A U.S. House subcommittee heard testimony this week about river flooding. Tom Waters, Chairman of the Missouri Levee and Drainage District Association, said the flooding is far from over and he wants federal officials to act quickly to get levees repaired.

This is the aerial view of flooding in northwest Missouri taken on March 21, 2019 (photo courtesy of Governor Mike Parson Twitter page)

“We know it’s going to be high – above flood stage – probably through the rest of this summer, fall and into winter. With over 100 levees breached along the Missouri River, flooding is going to continue to be a problem. It’s going to take a long time to recover these levees,” he said.

Waters, a seventh-generation farmer, said the failed experiments must end.

“This was once a highly-engineered system, but over the past 20 years, it’s been used to conduct supersized science experiments for two birds and a fish. These experiments have decimated the flood control system,” he said. “We’ve reached a tipping point and we can no longer continue to conduct failed experiment after failed experiment at the expense of people’s lives and livelihoods. I said lives because people have died.”

Waters thinks the federal government will take several years to rebuild the levees.

Northern Missouri Congressman Sam Graves, whose district cover the Missouri and Mississippi rivers, has been a vocal critic of the federal government’s flood management policies. During this week’s hearing, that was no different.

Congressman Sam Graves

“In 2011, we thought that we had learned our lesson from a historic Missouri River flooding incident. Once again, here we are eight years later and we find ourselves in even worse shape,” said Graves. “From Gavin’s Point dam to the mouth of the Missouri River, we are slated to spend only $13 million on annual levee maintenance. At the same time, we are slated to spend $30.7 million on wildlife reclamation and habitat creation in that same stretch of river.”
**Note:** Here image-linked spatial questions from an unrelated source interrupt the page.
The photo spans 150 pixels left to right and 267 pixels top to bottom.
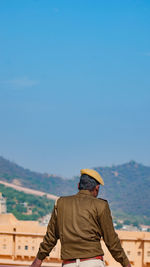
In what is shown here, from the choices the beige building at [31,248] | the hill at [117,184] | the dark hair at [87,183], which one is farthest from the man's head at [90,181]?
the hill at [117,184]

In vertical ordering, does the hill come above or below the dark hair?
above

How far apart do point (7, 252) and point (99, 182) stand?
6.59 m

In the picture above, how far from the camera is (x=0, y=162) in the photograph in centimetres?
15562

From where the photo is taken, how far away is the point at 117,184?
164375 mm

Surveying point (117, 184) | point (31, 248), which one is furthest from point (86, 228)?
point (117, 184)

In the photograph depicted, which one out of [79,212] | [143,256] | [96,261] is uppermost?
[143,256]

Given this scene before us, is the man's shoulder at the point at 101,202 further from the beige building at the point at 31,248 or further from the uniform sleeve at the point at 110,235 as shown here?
the beige building at the point at 31,248

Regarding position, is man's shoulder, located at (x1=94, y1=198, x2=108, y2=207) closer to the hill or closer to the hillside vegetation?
the hillside vegetation

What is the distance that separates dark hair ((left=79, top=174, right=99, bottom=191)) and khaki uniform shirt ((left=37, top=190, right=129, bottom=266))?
0.02m

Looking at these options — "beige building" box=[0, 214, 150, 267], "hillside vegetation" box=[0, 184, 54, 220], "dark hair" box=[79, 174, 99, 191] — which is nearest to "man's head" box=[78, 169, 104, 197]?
"dark hair" box=[79, 174, 99, 191]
Graves, a Republican, said some grounds in his district have been underwater for nearly four months. He said virtually every levee from Iowa to Kansas City overtopped or breached in March, and again in May and June.

“When farmland is flooded for that long, it can be completely covered in sand and in sentiment. What that does it render it unusable for many years,” he said.

Graves thinks the overall costs of this year’s floods will be several billion dollars.

He has released a flood recovery resource guide with information to assist those who are trying to rebuild.

This week, President Donald Trump declared a major federal disaster in 20 Missouri counties damaged by flooding and severe weather since the spring. Federal assistance will be available for individuals with things like temporary housing, repairs, and replacement of household items.